- Education: University of Illinois at Chicago Clark Atlanta University University of North Carolina at Chapel Hill
- Scientific career
- Workplaces: Health Resources and Services Administration
- Thesis: Effects of interpregnancy intervals immediately following a fetal death on maternal and perinatal health (2009)

= Theresa Chapple =

American epidemiologist

Theresa Chapple is an American epidemiologist who was the Health Director for Oak Park, Illinois. Her research considers health disparities and the health of underserved populations. She led the Oak Park village response to the COVID-19, for which she was voted "Oak Parker of the Year".

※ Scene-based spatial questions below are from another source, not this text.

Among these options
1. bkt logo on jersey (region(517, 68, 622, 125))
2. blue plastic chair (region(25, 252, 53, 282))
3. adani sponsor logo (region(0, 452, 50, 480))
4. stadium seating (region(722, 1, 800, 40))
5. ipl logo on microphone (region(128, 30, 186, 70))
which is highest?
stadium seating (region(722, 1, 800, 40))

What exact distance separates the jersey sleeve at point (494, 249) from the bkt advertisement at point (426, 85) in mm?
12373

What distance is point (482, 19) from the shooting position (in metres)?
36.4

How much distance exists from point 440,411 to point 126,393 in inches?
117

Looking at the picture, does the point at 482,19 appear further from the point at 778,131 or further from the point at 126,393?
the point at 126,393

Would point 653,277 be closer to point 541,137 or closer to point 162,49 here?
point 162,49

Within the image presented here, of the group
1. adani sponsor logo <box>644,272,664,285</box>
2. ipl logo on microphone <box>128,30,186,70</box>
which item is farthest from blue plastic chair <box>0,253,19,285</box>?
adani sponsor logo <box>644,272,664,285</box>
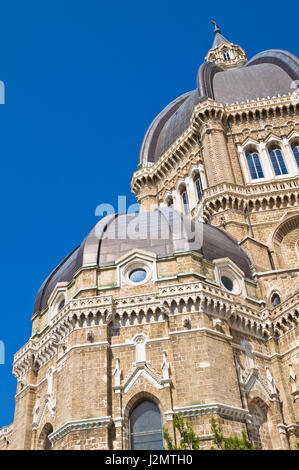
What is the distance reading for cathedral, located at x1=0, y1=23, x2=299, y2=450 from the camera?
2455 centimetres

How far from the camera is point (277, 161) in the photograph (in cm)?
4269

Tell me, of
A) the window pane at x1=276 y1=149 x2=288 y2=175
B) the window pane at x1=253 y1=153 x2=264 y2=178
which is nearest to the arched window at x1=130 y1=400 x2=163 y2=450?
the window pane at x1=253 y1=153 x2=264 y2=178

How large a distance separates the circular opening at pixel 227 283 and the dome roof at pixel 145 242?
1.35 metres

== Early life and education ==
Chapple earned a bachelor's degree in psychology at Clark Atlanta University. She moved to the University of North Carolina at Chapel Hill for graduate studies, focused on public health. Chapple was a doctoral researcher at the University of Illinois Chicago. Her research considers maternal mortality and the identification of strategies to prevent Black women from dying during childbirth. After graduating, she joined the Health Resources and Services Administration as a health researcher.

== Career ==
Chapple worked on public health at the Shelby County Health Department during the 2009 swine flu pandemic. She moved to the Georgia Department of Public Health to help tackle the 2015–16 Zika virus epidemic. Influenza A virus subtype H1N1 (swine flu) and Zika virus both disproportionately impacted pregnant women and children.

During the COVID-19 pandemic, Chapple became concerned about outbreaks amongst children in schools, summer camps and daycares. She maintained an up-to-date list of outbreaks on Twitter, and called on the Centers for Disease Control and Prevention to identify safe strategies to re-open schools. She provided commentary to the media on public health protocols and the safety of vaccines. In 2021, she was made responsible for public health in Oak Park. She developed safety protocols and strategies to protect her communities from COVID-19. This included running vaccine clinics for young children in the Oak Park Elementary School District and implementing quarantine policies for COVID positive school children. Over the summer, Chapple created a moving health van, which took vaccines, facts and information to communities around the district.

In November 2021, members of the Oak Park community campaigned to keep Chapple in the post as their public health chief. Her efforts to protect the Oak Park School District were honored with a certificate in December 2021. She was named Oak Park Villager of the Year in 2022, by the local weekly newspaper.